Exercise description:
Lay out the material as a numbered list, beginning at its start and continuing through the line that contains "How many years are". Leave out any blank lines.

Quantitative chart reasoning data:
== Segment start ==
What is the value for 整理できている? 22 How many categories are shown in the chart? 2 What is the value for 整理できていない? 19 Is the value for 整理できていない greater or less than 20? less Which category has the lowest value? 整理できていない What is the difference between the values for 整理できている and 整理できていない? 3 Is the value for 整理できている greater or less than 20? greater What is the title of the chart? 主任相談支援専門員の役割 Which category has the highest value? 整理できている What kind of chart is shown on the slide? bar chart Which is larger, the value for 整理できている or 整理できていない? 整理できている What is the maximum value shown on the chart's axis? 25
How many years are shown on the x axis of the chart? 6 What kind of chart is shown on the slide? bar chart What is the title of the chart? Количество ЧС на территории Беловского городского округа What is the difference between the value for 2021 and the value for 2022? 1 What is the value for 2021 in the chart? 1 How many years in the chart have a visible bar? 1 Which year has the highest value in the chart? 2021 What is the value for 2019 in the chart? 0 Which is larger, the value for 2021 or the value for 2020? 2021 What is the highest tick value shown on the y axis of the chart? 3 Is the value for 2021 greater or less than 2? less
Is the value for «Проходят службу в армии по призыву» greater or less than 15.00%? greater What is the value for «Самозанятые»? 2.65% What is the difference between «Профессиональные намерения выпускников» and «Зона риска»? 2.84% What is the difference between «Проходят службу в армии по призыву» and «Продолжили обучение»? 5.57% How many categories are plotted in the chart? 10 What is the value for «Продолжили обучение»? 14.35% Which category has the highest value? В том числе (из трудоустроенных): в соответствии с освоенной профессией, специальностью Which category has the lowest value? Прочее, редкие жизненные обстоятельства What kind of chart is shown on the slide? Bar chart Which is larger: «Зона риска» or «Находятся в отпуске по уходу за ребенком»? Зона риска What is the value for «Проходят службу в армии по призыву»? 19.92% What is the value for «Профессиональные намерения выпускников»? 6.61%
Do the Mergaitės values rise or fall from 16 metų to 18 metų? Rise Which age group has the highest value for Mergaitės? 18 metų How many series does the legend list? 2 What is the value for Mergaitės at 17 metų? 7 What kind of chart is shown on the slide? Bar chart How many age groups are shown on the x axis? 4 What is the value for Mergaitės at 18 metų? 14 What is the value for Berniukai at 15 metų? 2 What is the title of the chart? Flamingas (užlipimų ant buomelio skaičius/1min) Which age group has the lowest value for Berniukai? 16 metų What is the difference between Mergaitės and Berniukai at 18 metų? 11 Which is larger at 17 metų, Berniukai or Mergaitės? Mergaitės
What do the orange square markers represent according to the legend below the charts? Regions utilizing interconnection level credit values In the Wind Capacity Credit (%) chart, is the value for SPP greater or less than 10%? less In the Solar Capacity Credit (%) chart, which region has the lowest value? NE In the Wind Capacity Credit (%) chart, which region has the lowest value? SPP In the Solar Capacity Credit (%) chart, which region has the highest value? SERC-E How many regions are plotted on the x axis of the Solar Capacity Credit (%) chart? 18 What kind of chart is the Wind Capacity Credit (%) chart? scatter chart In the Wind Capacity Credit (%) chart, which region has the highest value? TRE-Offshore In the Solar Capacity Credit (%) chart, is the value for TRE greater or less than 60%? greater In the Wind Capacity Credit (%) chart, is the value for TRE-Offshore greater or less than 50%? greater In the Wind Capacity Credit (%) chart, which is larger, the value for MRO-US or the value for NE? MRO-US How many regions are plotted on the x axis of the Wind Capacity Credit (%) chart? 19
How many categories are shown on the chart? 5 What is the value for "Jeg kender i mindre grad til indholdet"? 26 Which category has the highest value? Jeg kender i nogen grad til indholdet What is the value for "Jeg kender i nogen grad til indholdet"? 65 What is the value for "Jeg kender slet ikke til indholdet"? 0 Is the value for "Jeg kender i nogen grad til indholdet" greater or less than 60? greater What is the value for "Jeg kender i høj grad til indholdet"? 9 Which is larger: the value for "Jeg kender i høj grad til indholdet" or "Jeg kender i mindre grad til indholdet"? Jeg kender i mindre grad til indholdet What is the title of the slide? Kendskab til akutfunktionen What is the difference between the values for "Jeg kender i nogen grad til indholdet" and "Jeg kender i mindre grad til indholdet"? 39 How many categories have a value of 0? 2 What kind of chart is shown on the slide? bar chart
== Segment end ==
Task result:
1. What is the value for 整理できている? 22 How many categories are shown in the chart? 2 What is the value for 整理できていない? 19 Is the value for 整理できていない greater or less than 20? less Which category has the lowest value? 整理できていない What is the difference between the values for 整理できている and 整理できていない? 3 Is the value for 整理できている greater or less than 20? greater What is the title of the chart? 主任相談支援専門員の役割 Which category has the highest value? 整理できている What kind of chart is shown on the slide? bar chart Which is larger, the value for 整理できている or 整理できていない? 整理できている What is the maximum value shown on the chart's axis? 25
2. How many years are shown on the x axis of the chart? 6 What kind of chart is shown on the slide? bar chart What is the title of the chart? Количество ЧС на территории Беловского городского округа What is the difference between the value for 2021 and the value for 2022? 1 What is the value for 2021 in the chart? 1 How many years in the chart have a visible bar? 1 Which year has the highest value in the chart? 2021 What is the value for 2019 in the chart? 0 Which is larger, the value for 2021 or the value for 2020? 2021 What is the highest tick value shown on the y axis of the chart? 3 Is the value for 2021 greater or less than 2? less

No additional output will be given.